* [Written request] Return every record below exactly as written, but leave out the pictures.

◇ ◇ ◇ ◇ ◇ ◇ ◇

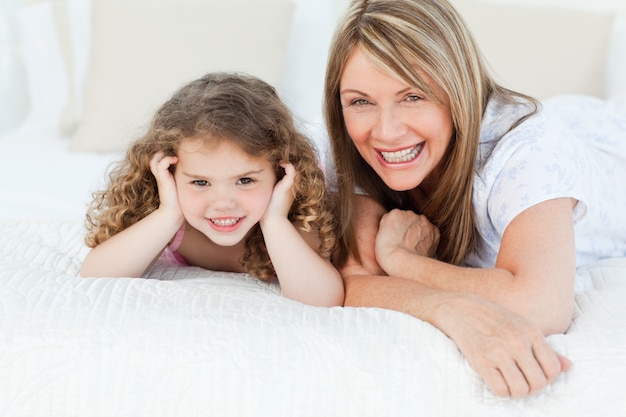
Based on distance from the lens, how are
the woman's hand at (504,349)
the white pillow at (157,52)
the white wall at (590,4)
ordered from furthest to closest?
the white wall at (590,4) < the white pillow at (157,52) < the woman's hand at (504,349)

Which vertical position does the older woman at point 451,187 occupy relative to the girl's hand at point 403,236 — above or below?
above

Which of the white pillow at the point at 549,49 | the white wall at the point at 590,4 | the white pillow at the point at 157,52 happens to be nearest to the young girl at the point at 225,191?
the white pillow at the point at 157,52

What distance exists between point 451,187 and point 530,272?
12.1 inches

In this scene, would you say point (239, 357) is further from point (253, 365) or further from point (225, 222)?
point (225, 222)

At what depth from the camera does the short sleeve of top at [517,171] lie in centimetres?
133

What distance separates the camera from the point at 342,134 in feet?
5.11

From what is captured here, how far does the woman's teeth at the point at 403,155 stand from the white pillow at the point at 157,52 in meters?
1.13

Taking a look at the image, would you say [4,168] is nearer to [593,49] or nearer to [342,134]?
[342,134]

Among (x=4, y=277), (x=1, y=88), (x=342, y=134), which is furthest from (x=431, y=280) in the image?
(x=1, y=88)

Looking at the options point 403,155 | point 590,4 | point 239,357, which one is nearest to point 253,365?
point 239,357

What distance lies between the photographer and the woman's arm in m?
1.17

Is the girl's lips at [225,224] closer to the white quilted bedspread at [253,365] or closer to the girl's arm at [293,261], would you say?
the girl's arm at [293,261]

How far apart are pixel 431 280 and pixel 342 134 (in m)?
0.39

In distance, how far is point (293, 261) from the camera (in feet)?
4.59
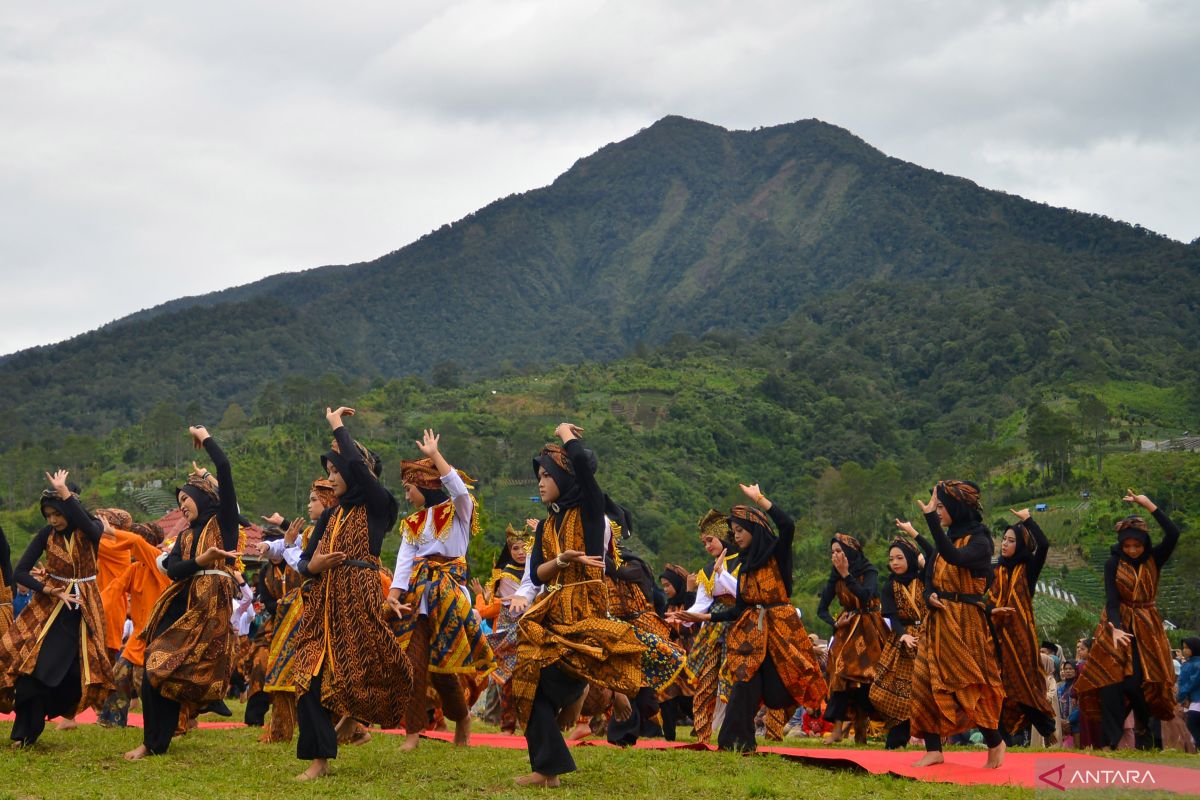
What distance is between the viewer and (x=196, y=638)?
959cm

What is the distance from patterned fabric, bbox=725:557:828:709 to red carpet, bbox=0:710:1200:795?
53 cm

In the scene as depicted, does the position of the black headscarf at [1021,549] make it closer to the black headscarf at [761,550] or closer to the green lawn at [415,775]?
the green lawn at [415,775]

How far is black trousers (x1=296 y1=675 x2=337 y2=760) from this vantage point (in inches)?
335

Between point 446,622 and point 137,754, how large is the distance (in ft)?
7.73

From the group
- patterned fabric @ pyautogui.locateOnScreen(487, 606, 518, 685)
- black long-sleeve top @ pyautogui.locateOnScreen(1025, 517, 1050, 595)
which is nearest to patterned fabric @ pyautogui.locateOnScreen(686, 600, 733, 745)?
patterned fabric @ pyautogui.locateOnScreen(487, 606, 518, 685)

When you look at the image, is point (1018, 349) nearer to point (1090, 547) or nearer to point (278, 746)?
point (1090, 547)

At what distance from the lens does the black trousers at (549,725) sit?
26.9 feet

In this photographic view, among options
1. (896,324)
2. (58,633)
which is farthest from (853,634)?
(896,324)

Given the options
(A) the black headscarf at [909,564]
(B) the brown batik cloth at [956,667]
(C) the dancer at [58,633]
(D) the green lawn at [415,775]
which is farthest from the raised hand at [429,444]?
(A) the black headscarf at [909,564]

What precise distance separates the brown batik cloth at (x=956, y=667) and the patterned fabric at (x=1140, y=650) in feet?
7.35

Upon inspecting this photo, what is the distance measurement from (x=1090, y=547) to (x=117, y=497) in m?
48.8

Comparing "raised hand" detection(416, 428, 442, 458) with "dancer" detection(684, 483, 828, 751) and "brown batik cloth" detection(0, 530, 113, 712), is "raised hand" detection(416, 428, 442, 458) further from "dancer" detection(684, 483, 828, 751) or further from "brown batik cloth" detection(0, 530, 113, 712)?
"brown batik cloth" detection(0, 530, 113, 712)

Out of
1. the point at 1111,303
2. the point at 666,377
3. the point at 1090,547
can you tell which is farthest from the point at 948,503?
the point at 1111,303

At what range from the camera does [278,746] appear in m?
10.3
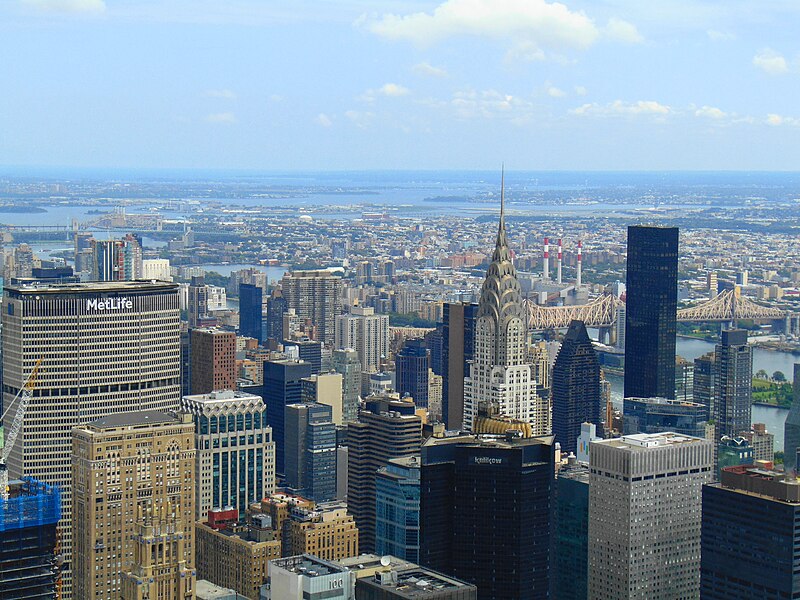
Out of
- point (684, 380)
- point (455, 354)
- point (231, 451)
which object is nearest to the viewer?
point (231, 451)

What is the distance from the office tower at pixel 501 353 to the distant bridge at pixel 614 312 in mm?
32004

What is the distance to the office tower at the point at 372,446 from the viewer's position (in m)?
36.1

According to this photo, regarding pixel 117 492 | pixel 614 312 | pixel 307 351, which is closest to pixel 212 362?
pixel 307 351

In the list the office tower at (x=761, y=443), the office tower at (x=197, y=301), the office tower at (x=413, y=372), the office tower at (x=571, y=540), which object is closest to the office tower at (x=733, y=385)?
the office tower at (x=761, y=443)

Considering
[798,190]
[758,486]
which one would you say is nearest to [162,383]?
[758,486]

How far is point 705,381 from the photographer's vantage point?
169 ft

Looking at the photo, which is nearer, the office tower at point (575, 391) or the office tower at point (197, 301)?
the office tower at point (575, 391)

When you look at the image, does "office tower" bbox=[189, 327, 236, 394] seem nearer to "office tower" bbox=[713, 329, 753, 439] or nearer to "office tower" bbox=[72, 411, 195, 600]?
"office tower" bbox=[713, 329, 753, 439]

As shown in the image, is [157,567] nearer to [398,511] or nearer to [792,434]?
[398,511]

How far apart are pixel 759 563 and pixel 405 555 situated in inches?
298

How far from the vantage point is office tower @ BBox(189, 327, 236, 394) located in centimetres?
4700

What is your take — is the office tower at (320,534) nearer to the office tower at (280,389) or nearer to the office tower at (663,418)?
the office tower at (280,389)

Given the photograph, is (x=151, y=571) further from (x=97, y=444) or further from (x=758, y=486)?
(x=758, y=486)

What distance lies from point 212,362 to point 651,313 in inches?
706
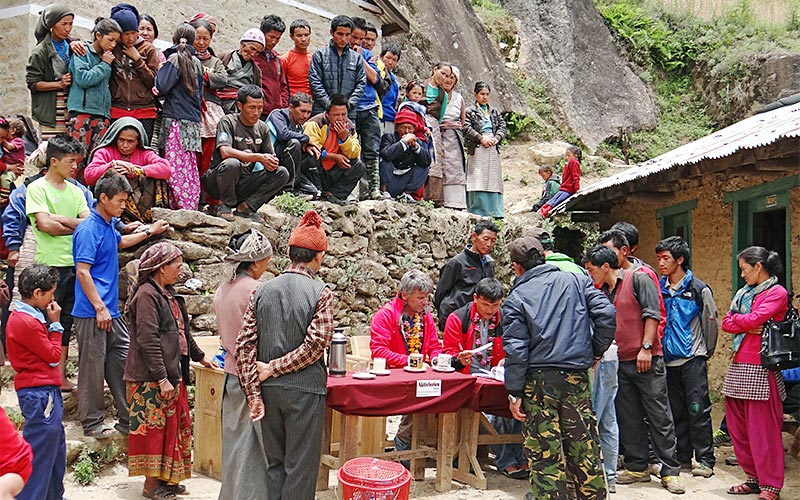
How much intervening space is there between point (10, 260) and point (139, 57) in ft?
7.43

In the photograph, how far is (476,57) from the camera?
17.7m

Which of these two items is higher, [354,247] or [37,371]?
[354,247]

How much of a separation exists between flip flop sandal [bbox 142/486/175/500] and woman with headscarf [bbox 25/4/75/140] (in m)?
3.84

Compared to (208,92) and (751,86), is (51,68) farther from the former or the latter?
(751,86)

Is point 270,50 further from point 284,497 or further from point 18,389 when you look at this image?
point 284,497

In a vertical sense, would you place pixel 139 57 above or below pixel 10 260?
above

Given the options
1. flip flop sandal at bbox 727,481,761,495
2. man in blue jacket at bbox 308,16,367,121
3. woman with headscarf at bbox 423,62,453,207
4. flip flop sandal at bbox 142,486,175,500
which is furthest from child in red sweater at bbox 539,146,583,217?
flip flop sandal at bbox 142,486,175,500

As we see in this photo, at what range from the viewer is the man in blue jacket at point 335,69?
28.2 ft

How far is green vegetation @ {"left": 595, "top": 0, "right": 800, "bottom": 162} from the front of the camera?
19281mm

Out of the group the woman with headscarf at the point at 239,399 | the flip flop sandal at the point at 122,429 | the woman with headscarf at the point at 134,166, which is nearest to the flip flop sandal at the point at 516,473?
the woman with headscarf at the point at 239,399

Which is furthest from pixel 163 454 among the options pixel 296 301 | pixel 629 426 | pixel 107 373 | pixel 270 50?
pixel 270 50

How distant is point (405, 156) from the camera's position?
31.3 ft

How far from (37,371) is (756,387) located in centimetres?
513

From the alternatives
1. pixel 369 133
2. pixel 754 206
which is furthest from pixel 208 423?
pixel 754 206
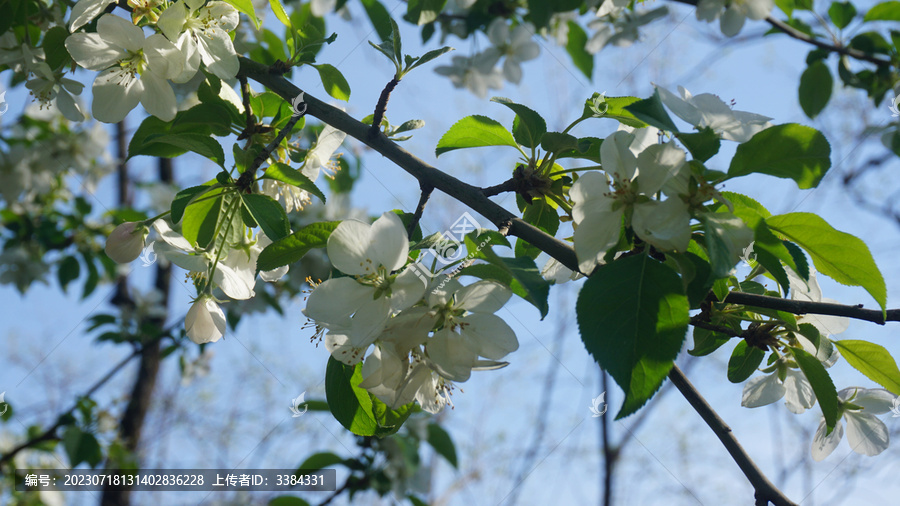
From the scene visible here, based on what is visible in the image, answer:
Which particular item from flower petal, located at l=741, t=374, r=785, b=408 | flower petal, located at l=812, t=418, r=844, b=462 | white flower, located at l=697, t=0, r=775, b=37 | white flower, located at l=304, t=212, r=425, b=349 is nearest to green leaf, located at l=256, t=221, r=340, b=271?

◇ ◇ ◇ ◇ ◇ ◇ ◇

* [Final result]
Based on distance from the lens, how are
the woman's hand at (504,349)
the white pillow at (157,52)
the white wall at (590,4)
ordered from furthest to closest?
the white wall at (590,4) < the white pillow at (157,52) < the woman's hand at (504,349)

Which vertical position does the older woman at point 451,187 occupy relative to the girl's hand at point 403,236 — above or below?
above

Which of the white pillow at the point at 549,49 | the white wall at the point at 590,4 | the white pillow at the point at 157,52 happens to be nearest to the young girl at the point at 225,191?
the white pillow at the point at 157,52

What distance exists between point 451,187 and point 530,272?
12.1 inches

In this scene, would you say point (239, 357) is further from point (253, 365) or further from point (225, 222)?
point (225, 222)

At what depth from the camera does the short sleeve of top at [517,171] lie in centimetres?
133

What distance separates the camera from the point at 342,134 in feet?
5.11

From what is captured here, how far does the woman's teeth at the point at 403,155 stand from the white pillow at the point at 157,52 in meters?
1.13

Taking a look at the image, would you say [4,168] is nearer to [593,49] or nearer to [342,134]?
[342,134]

Among (x=4, y=277), (x=1, y=88), (x=342, y=134), which is furthest from (x=431, y=280) in the image?
(x=1, y=88)

Looking at the options point 403,155 | point 590,4 | point 239,357, which one is nearest to point 253,365?
point 239,357

What distance lies between the photographer and the woman's arm in m?
1.17

Is the girl's lips at [225,224] closer to the white quilted bedspread at [253,365] or closer to the girl's arm at [293,261], would you say?
the girl's arm at [293,261]

How far apart are pixel 431 280 and pixel 342 134 (in m)?
0.39

In distance, how far is point (293, 261) from the camera (in feet)?
4.59
What distance is between the viewer and (x=196, y=638)?
959cm

What is the distance from patterned fabric, bbox=725:557:828:709 to red carpet, bbox=0:710:1200:795?
53 cm

In the scene as depicted, does the position of the black headscarf at [1021,549] make it closer to the black headscarf at [761,550] or closer to the green lawn at [415,775]?
the green lawn at [415,775]

How far is black trousers (x1=296 y1=675 x2=337 y2=760) from this vantage point (in inches)?
335

Between point 446,622 and point 137,754, how large is the distance (in ft)?
7.73

From the group
- patterned fabric @ pyautogui.locateOnScreen(487, 606, 518, 685)
- black long-sleeve top @ pyautogui.locateOnScreen(1025, 517, 1050, 595)
which is nearest to patterned fabric @ pyautogui.locateOnScreen(686, 600, 733, 745)?
patterned fabric @ pyautogui.locateOnScreen(487, 606, 518, 685)

When you look at the image, is point (1018, 349) nearer to point (1090, 547) or nearer to point (278, 746)?
point (1090, 547)

At what distance from the lens does the black trousers at (549,725) sit?
26.9 feet

In this photographic view, among options
1. (896,324)
2. (58,633)
which is farthest from (853,634)?
(896,324)

Given the options
(A) the black headscarf at [909,564]
(B) the brown batik cloth at [956,667]
(C) the dancer at [58,633]
(D) the green lawn at [415,775]
which is farthest from the raised hand at [429,444]?
(A) the black headscarf at [909,564]

What precise distance separates the brown batik cloth at (x=956, y=667) and the patterned fabric at (x=1140, y=650) in feet?
7.35

Upon inspecting this photo, what is the distance measurement from (x=1090, y=547) to (x=117, y=497) in m?
48.8

Comparing "raised hand" detection(416, 428, 442, 458) with "dancer" detection(684, 483, 828, 751) and "brown batik cloth" detection(0, 530, 113, 712), is "raised hand" detection(416, 428, 442, 458) further from "dancer" detection(684, 483, 828, 751) or further from "brown batik cloth" detection(0, 530, 113, 712)?
"brown batik cloth" detection(0, 530, 113, 712)

Out of
1. the point at 1111,303
2. the point at 666,377
3. the point at 1090,547
can you tell which is farthest from the point at 948,503?
the point at 1111,303

At what range from the camera does [278,746] appear in m?
10.3
Out of
- point (684, 380)
- point (455, 354)
- point (231, 451)
which object is nearest to the viewer?
point (231, 451)

What is the distance from the office tower at pixel 501 353 to the distant bridge at pixel 614 312 in mm?
32004

What is the distance to the office tower at the point at 372,446 from the viewer's position (in m)?
36.1

According to this photo, regarding pixel 117 492 | pixel 614 312 | pixel 307 351, which is closest to pixel 212 362?
pixel 307 351

In the list the office tower at (x=761, y=443), the office tower at (x=197, y=301), the office tower at (x=413, y=372), the office tower at (x=571, y=540), which object is closest to the office tower at (x=733, y=385)?
the office tower at (x=761, y=443)

Considering
[798,190]
[758,486]
which one would you say is nearest to [162,383]?
[758,486]

How far is point 705,381 from the photographer's vantage point?
169 ft

Looking at the photo, which is nearer, the office tower at point (575, 391) or the office tower at point (197, 301)?
the office tower at point (575, 391)

When you look at the image, does "office tower" bbox=[189, 327, 236, 394] seem nearer to "office tower" bbox=[713, 329, 753, 439] or nearer to "office tower" bbox=[72, 411, 195, 600]?
"office tower" bbox=[713, 329, 753, 439]

As shown in the image, is [157,567] nearer to [398,511] or nearer to [792,434]?
[398,511]

How far apart are pixel 759 563 and pixel 405 555 situated in inches?
298

How far from the vantage point is office tower @ BBox(189, 327, 236, 394) located in centimetres?
4700

What is your take — is the office tower at (320,534) nearer to the office tower at (280,389) or nearer to the office tower at (663,418)?
the office tower at (280,389)

Given the photograph, is (x=151, y=571) further from (x=97, y=444) or further from (x=758, y=486)?
(x=758, y=486)

What distance lies from point 212,362 to point 651,313 in inches?
706
How much intervening space is there between point (10, 260) and point (139, 57) in ft?
7.43

In the photograph, how far is (476,57) from the camera?
17.7m

Which of these two items is higher, [354,247] or [37,371]?
[354,247]

How much of a separation exists between flip flop sandal [bbox 142/486/175/500] and woman with headscarf [bbox 25/4/75/140] (in m)?
3.84

Compared to (208,92) and (751,86), is (51,68) farther from the former or the latter?
(751,86)

Is point 270,50 further from point 284,497 or further from point 18,389 when you look at this image?
point 284,497

In a vertical sense, would you place pixel 139 57 above or below pixel 10 260?
above

Given the options
1. flip flop sandal at bbox 727,481,761,495
2. man in blue jacket at bbox 308,16,367,121
3. woman with headscarf at bbox 423,62,453,207
4. flip flop sandal at bbox 142,486,175,500
which is furthest from child in red sweater at bbox 539,146,583,217?
flip flop sandal at bbox 142,486,175,500

As we see in this photo, at what range from the viewer is the man in blue jacket at point 335,69?
28.2 ft

How far is green vegetation @ {"left": 595, "top": 0, "right": 800, "bottom": 162} from the front of the camera?
19281mm

Out of the group the woman with headscarf at the point at 239,399 | the flip flop sandal at the point at 122,429 | the woman with headscarf at the point at 134,166, which is nearest to the flip flop sandal at the point at 516,473?
the woman with headscarf at the point at 239,399

Which is furthest from pixel 163 454 among the options pixel 296 301 | pixel 629 426 | pixel 107 373 | pixel 270 50?
pixel 270 50

How distant is point (405, 156) from the camera's position?
31.3 ft

How far from (37,371) is (756,387) located in centimetres?
513

From the alternatives
1. pixel 369 133
2. pixel 754 206
which is furthest from pixel 208 423?
pixel 754 206
From the scene visible here, based on what is visible in the image, answer:
Which particular item from flower petal, located at l=741, t=374, r=785, b=408 | flower petal, located at l=812, t=418, r=844, b=462 | white flower, located at l=697, t=0, r=775, b=37 | white flower, located at l=304, t=212, r=425, b=349 is nearest to green leaf, located at l=256, t=221, r=340, b=271?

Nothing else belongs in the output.